KIEV/KHERSON, Ukraine (Reuters) – Russia rained missiles on cities across Ukraine on Tuesday, amid growing signs that the retreating Russian forces were retreating further from the Dnipro River. river to the south.
Air raid sirens blared and explosions blared after one of the largest volleys of missiles ever fired at nearly a dozen major cities. This follows the pattern of recent weeks when Moscow raged far from the front after losses on the battlefield.
In the capital Kyiv, flames erupted from a five-story apartment building, where authorities found one of two houses they said had been attacked. Reuters journalists who arrived on the scene saw residents huddled in the smoldering ruins. The mayor said one death was confirmed and half of the capital was without power.
Other attacks and explosions were reported in cities from Lviv and Zhytomyr in the west to Krivi Ry in the south and Kharkov in the east. Local officials reported a power outage during part of the attack.
The widespread offensive came four days after Russian troops abandoned the southern city of Kherson and six weeks after President Vladimir Putin declared the city a permanent part of Russia.
Russia said last week that its troops would occupy a defensible position on the opposite bank of the Dnipro River. However, video images taken in the town of Oreshky, across the collapsed bridge from Kherson, appeared to indicate that Russian troops had abandoned bunkers there as well.
Further east, he said, Russian-installed administrators are poaching civil servants from the region’s second-largest city, Nova Kakhovka, which sits on the riverbank next to a huge strategic dam.
Ukrainian military spokesperson Natalia Khmenyuk said Moscow appears to have repositioned the artillery 15 to 20 km (10 to 15 miles) away from the river to protect it from Ukrainian counterattacks. Told.
“On the left bank of the Dnipro, we see enemy activity 15 to 20 kilometers from the bank,” she said. The Russians still had artillery that could attack Kherson from these new positions, but “we also have something to answer,” she said.
No
A day after visiting Kherson to celebrate the victory, President Volodymyr Zelensky told world leaders that he would not stop the Ukrainian military operation to drive Russian forces out of the country.
In a video-linked speech to the G20 major economies summit in Indonesia, he said, “We expect Russia to wait, build up its power, and then launch a new round of terrorism and global destabilization. I will not allow it,” he said.
“I am convinced that now is the time when Russia’s destructive war must and can be stopped.”
[1/10] Locals gather near homes hit by Russian missile strikes during the Russian attack on Ukraine on November 15, 2022 in Kyiv, Ukraine. REUTERS/Gleb Garanich
Tuesday’s airstrikes followed a pattern Russia has maintained since it launched long-range missile and drone strikes on Ukrainian cities in mid-October, after setbacks on the battlefield.
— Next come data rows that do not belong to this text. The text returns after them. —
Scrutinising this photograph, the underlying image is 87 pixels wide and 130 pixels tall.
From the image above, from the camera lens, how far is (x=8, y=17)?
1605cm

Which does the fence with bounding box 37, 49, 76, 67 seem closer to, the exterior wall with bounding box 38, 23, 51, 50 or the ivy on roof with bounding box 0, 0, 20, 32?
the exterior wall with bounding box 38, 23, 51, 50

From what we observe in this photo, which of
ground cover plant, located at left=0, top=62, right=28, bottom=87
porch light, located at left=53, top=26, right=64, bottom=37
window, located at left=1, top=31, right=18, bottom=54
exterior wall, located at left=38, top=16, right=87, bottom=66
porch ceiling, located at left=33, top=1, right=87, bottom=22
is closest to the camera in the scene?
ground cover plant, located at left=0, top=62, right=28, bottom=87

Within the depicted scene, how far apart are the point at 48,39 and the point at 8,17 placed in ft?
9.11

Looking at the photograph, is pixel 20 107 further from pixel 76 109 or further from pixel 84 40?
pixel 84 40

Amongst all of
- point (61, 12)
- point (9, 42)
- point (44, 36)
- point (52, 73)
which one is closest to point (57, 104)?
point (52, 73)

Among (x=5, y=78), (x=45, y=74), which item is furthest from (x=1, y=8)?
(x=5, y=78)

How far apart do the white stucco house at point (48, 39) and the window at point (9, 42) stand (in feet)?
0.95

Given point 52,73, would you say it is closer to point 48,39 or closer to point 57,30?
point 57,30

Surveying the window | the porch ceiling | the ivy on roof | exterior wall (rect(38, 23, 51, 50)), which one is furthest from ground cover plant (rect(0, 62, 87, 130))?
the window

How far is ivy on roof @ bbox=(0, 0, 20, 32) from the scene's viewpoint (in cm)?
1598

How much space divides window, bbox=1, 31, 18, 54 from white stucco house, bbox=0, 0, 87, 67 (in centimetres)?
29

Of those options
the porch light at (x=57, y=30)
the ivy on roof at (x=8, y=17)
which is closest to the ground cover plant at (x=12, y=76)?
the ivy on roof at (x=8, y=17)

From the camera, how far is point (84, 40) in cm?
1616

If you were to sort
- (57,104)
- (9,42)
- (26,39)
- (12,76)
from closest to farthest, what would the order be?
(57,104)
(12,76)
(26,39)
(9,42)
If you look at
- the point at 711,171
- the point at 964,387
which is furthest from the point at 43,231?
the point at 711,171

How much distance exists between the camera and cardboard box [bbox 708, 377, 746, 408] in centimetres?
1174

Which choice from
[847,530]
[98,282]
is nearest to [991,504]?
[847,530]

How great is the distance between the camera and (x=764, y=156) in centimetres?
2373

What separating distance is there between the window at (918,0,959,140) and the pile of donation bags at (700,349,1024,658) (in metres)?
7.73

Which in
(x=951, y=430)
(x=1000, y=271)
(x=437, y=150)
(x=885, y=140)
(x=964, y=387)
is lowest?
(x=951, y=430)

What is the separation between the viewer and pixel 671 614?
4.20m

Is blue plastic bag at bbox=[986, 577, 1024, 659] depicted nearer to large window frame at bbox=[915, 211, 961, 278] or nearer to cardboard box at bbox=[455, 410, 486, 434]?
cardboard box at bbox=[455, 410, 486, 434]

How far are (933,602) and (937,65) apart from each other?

Moscow says it is attacking its energy infrastructure. Kyiv says such strikes will only harden the resolve of its citizens.
“Russia is responding to Zelensky’s powerful speech at the G20 with a new missile strike. Does anyone seriously think the Kremlin really wants peace? It wants submission. But in the end, terrorists always lose.”
empty road
Before withdrawing from Kherson last week, Russia is moving troops across the Dnipro River to better defend territories, including the strategic approach to Crimea, which Russia has held since 2014. was saying
But the video, shot in Oreshky, across the river from Kherson, showed no signs of a Russian presence, with a two-hour drive to Crimea on the main road.
The driver speeded down miles of deserted highways without encountering any Russian checkpoints or flags. Several bunkers set up along the road appeared abandoned. The location of the video was confirmed by Reuters based on visible landmarks.
In Nova Kakhovka, the Russian-installed government said Tuesday that civil servants had left to escape shelling and were “relocated to a safer location in the area.”
There were no confirmed reports that Ukrainian forces crossed the river to pursue Russian forces. But some analysts said Ukraine could try to gain an edge on the battlefield rather than take a so-called “operational halt” following recent progress.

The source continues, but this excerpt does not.